==== Texto de la página ====

En el ínterin, si á bien lo tienen, dígnense leer los apuntes que yo he hecho en mi cartera durante los dos días que acabo de pasar en la Roma de nuestra historia; apuntes que, si no son una Guía ni mucho menos, revelan todo el entusiasmo que puede inspirar á un buen español, aficionado á las artes, la noble ciudad tantas veces cantada por Zorrilla.
…
Toledo es un magnífico álbum arquitectónico, donde cada siglo ha colocado su página de piedra. Ver á Toledo es leer á un mismo tiempo la historia de España y la historia de la Arquitectura.
Más ricas en monumentos árabes son Córdoba, Sevilla y Granada, en obras romanas Mérida y Segovia, en góticas los reinos de León y Castilla la Vieja; pero ninguna ciudad como Toledo lo encierra todo; ninguna como ella puede ostentar juntamente grandes obras de todos los tiempos y de todos los períodos del arte. Y consiste en que Toledo es una ciudad diez veces histórica, que diez veces ha resucitado de sus cenizas, que ha puesto en su frente corona sobre corona, llegando al cabo á verse investida de toda la grandeza de la historia patria.
Su fundación, perdida en la noche de la fábula como todo lo épico, es para unos obra de Hércules, para otros se remonta á la fuente de los días auténticos; al pueblo judío. Y lo mismo que la religión y el paganismo se la disputan, ved cómo luchan después todos los invasores de España por engrandecerla…
¡Ah! no todos: que si bien es verdad que los bárbaros del Norte la respetaron hace quince siglos, no es menos cierto que los franceses del siglo xix quemaron y destruyeron sus alcázares y templos.
De cualquier modo, Toledo ha sido la ciudad bien amada de los siglos. La antigua Carpetania la cuenta entre sus pueblos patriarcales, Roma entre sus colonias, entre sus esclavas los alanos, entre sus reinas los godos. En ella busca amparo el naciente Cristianismo, y los renombrados Concilios toledanos enaltecen su fama en todos los pueblos visitados por los Varones Apostólicos. Asentará en ella luego Rodrigo su corrompida corte, y la avasallarán después los árabes… Pero Toledo no habrá muerto todavía. Aun será corte de los grandes Alfonsos, amparo de los errantes judíos, mansión de Isabel la Católica y Carlos I de España, cuna, en fin, de los primeros albores de libertad en tiempo de las Comunidades de Castilla.
Pues bien: toda esta grandeza, todo este poder, toda esta fortuna están escritos en sus innumerables monumentos. En más de una torre desmantelada, á que sirvieron de cimiento ruinas de la dominación de Roma, hay ventana que fué primero ajimez árabe, después ojiva gótica, luego nicho del Renacimiento, y que hoy es balcón adornado de flores á que se asoma la hija del campanero. En él veis borrados los junquillos y doseletes; notáis el rastro del arco estalactítico, echáis de ver un resto de friso greco-romano, y acaso encontráis algún extravagante delirio de Churriguera; todo revuelto y remendado, pero todo elocuente y revelador de pasados destinos.

==== Información mostrada ====

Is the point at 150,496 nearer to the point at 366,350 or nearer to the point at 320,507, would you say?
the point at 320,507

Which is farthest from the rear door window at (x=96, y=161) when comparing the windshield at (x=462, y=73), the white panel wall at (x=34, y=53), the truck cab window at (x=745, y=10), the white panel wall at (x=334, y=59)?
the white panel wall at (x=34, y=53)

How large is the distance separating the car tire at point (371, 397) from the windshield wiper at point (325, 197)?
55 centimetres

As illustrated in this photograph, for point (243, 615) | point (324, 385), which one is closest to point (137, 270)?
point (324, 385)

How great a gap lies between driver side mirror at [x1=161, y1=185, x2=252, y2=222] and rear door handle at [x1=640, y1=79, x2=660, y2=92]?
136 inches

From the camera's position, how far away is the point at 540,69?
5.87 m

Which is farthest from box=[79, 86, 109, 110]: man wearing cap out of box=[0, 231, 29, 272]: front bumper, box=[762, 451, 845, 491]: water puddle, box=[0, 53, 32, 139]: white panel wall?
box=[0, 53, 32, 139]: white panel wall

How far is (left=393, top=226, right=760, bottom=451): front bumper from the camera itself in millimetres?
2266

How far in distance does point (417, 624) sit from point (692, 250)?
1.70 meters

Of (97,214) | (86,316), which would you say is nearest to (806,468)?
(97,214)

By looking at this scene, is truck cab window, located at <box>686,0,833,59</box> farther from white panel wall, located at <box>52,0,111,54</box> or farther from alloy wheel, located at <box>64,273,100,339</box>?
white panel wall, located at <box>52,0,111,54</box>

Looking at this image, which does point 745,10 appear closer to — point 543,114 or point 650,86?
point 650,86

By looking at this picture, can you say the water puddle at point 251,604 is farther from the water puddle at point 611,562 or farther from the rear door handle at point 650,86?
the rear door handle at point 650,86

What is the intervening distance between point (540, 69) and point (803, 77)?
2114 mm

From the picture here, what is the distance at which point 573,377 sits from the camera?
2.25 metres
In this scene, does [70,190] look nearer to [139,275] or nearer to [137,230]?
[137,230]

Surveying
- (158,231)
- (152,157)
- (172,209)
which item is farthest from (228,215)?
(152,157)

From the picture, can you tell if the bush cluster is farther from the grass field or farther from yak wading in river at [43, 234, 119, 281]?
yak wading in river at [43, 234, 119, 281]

====

● **Problema planteado**
Continúa el texto sobre Toledo a partir de su última frase. Para resolver esto no hace falta el material.

● **Resultado obtenido**
La Catedral, sobre todo, es la urna cineraria de las grandezas españolas. Cada período de civilización ha grabado en ella su nombre: cada generación ha dejado el polvo de sus héroes. – Crúzase con melancólico orgullo aquel museo en que todos nuestros artistas han labrado una columna, colgado un cuadro ó tallado un santo de madera; donde cada conquistador ha depositado las banderas de su ejército y los trofeos tomados al ejército vencido; donde los reyes han buscado sepultura, así como los poetas y los poderosos; donde uno dejó sus alhajas, otro su librería, este su espada y su armadura, aquel las obras de su ingenio. Parece la Catedral, considerada de este modo, una matrona antiquísima, una venerable abuela, á la cual cada uno ha contado sus tristezas, confiado sus secretos, legado su gloria, pedido consejo en la desgracia y debido una oración en la hora de la muerte.
Allí duermen Enrique de Trastamara, el rey fratricida; allí los santos y los arzobispos que guerrearon contra los moros; allí los mismos arquitectos que sucesivamente, durante muchos siglos, fueron construyendo la Catedral; allí D. Álvaro de Luna, el soberbio enemigo del feudalismo, y D. Enrique III el Doliente, y D. Juan I, y famosas reinas, y capitanes, y prelados, y damas hermosísimas, que reinaron en famosos torneos; allí están las banderas cogidas á los agarenos en cien batallas, y las perlas y los diamantes acumulados por los judíos, y los frescos de Jordán, y las esculturas de Berruguete, y verjas de cien autores, todas de un mérito asombroso, y mil reliquias, mil ex votos, mil preciosidades auténticas, históricas, paleográficas, artísticas.
Lo repetimos: la Catedral es un museo, un archivo, una biblioteca inmensa, donde el artista, el poeta, el arqueólogo, el historiador, todos los que aman el pasado, encontrarán inagotables tesoros.
Pues si la consideramos ya como edificio, como obra de arquitectura, como templo gótico, ¡qué nuevas maravillas, qué riqueza, qué grandiosidad, qué excelsitud!..
Allí está toda la historia del estilo gótico, desde el godo, anterior á la invasión de los bárbaros, hasta el gracioso y puro del siglo xiii. Allí hay portadas más bellas que las de Nuestra Señora de París y que las elegantísimas de las catedrales de Burgos y Sevilla; allí atrevidas bóvedas, vistosos rosetones, aéreos doseletes, casetones cuajados de estatuas en miniatura, vidrieras de colores que filtran dulcemente la luz del cielo, y mil y mil molduras y archivoltas que entretienen la vista y la imaginación por su interminable variedad.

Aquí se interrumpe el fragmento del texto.